▶ **Selected passage**

▬▬▬▬▬▬▬▬▬▬

8/10
Lost in translation, alas
15 November 2006
This is one of Stelvio Massi's best movies ever. A lot of first class stunts, chases and shootings that make this movie better than the average of Italian 'poliziotteschi' movies. But the whole plot is about a man who feels uncomfortable with himself both as a cop and as a man. The title in Italian is "Un poliziotto scomodo", literally "An uncomfortable cop". It has been freely translated as "Convoy Buster" even though there's no convoy in the whole movie. The original title has a double meaning. It means both "A bothering cop" and "A discomforted cop". It's a reference to the two halves into which the movie can be subdivided.

▬▬▬▬▬▬▬▬▬▬

▶ **Record extracts**
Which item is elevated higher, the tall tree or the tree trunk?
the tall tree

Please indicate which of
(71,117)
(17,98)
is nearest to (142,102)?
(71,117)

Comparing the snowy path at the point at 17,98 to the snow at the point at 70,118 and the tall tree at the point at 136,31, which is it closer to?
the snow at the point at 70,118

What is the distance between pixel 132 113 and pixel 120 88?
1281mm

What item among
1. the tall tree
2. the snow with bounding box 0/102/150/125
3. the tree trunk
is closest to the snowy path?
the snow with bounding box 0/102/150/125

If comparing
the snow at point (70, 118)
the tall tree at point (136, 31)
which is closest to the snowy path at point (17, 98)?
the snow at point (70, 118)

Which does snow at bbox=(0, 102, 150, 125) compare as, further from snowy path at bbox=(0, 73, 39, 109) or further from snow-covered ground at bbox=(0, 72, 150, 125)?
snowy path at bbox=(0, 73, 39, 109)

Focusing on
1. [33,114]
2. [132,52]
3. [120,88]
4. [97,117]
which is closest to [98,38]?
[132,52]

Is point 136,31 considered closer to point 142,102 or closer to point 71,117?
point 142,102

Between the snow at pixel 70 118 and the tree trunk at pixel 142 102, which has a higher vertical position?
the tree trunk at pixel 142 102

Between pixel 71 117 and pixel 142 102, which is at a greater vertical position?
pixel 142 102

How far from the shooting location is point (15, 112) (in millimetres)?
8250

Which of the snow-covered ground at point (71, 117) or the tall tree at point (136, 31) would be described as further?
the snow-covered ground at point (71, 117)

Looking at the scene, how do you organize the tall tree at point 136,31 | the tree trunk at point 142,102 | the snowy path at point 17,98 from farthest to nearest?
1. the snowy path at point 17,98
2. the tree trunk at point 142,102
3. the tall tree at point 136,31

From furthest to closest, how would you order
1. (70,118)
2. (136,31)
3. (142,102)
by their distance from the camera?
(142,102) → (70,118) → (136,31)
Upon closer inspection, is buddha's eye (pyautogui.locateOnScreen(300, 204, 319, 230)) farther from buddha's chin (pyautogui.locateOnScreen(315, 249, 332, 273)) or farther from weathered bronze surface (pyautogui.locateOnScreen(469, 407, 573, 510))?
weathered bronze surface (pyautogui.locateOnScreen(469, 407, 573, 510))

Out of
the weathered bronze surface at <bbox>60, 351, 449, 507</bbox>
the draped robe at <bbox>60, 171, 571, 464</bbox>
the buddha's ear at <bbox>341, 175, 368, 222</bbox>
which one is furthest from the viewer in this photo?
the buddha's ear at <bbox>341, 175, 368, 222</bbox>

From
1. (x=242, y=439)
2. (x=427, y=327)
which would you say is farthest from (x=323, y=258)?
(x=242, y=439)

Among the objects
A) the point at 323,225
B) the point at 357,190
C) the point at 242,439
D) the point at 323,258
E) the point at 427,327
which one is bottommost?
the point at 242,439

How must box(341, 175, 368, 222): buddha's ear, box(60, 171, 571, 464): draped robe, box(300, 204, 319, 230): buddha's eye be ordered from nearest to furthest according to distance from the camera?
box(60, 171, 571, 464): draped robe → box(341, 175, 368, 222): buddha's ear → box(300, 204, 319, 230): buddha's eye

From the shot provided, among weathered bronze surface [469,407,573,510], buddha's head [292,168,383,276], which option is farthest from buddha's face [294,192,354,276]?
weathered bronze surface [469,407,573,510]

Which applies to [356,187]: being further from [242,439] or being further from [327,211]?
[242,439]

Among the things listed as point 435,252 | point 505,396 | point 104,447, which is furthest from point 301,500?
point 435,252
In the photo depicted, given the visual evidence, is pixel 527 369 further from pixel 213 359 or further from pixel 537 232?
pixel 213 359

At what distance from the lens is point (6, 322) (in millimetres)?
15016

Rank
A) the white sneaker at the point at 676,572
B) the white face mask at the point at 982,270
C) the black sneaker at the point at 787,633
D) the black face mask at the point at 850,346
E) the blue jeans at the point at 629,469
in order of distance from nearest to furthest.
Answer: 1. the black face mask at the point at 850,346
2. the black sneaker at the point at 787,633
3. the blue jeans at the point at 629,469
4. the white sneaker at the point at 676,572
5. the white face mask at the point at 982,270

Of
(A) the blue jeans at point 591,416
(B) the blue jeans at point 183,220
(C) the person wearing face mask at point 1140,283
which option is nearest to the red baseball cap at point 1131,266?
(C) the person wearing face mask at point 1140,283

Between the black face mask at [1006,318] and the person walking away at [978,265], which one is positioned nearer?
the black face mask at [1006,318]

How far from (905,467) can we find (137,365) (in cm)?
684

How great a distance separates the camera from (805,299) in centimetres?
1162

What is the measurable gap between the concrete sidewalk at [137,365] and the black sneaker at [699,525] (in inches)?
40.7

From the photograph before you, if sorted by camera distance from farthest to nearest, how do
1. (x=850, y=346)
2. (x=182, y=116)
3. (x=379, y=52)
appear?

▬▬▬▬▬▬▬▬▬▬

▶ **To be done**
**A)** Render this sentence from the movie review in Spanish: "The original title has a double meaning."
**B)** Write a continuation of the movie review, picking up after its final sentence.
The entries come from a separate source and are unrelated to the movie review.

▶ **The results**
**A)** El título original tiene un doble significado.

**B)**
In the first half Inspector Olmi is in Rome, investigating on a double murder related to a rich and politically influential diamond smuggler. As Inspector Olmi finds out that the smuggler has bribed the judge who had to sue him, he realizes that it's depressing to be such a goop cop if you ain't backed by the system. Instead of promoting him, in fact, the local chief of police degrades him from homicide division to patrol. Inspector Olmi understands he is bothering the "big fishes", so he decides to give up and move to a quiet seaside small town, where he locks down is gun and tries to be an anonymous non-violent officer. He meets a beautiful woman who eventually becomes his girlfriend. But organized crime won't leave him alone as he finds out a gang of gun dealers that operates in that area. He resumes his Clint Eastwood's attitude and manages to annihilate the criminals, but in the final scene we see him drop down his gun and badge, desperate at his own tragic fate: he is not fit for life, since he is not appreciated as the good cop he is and there's nowhere he can hide from violence and blood-thirsty organized crime...

One of those excellent movies when there was no such thing as a happy ending...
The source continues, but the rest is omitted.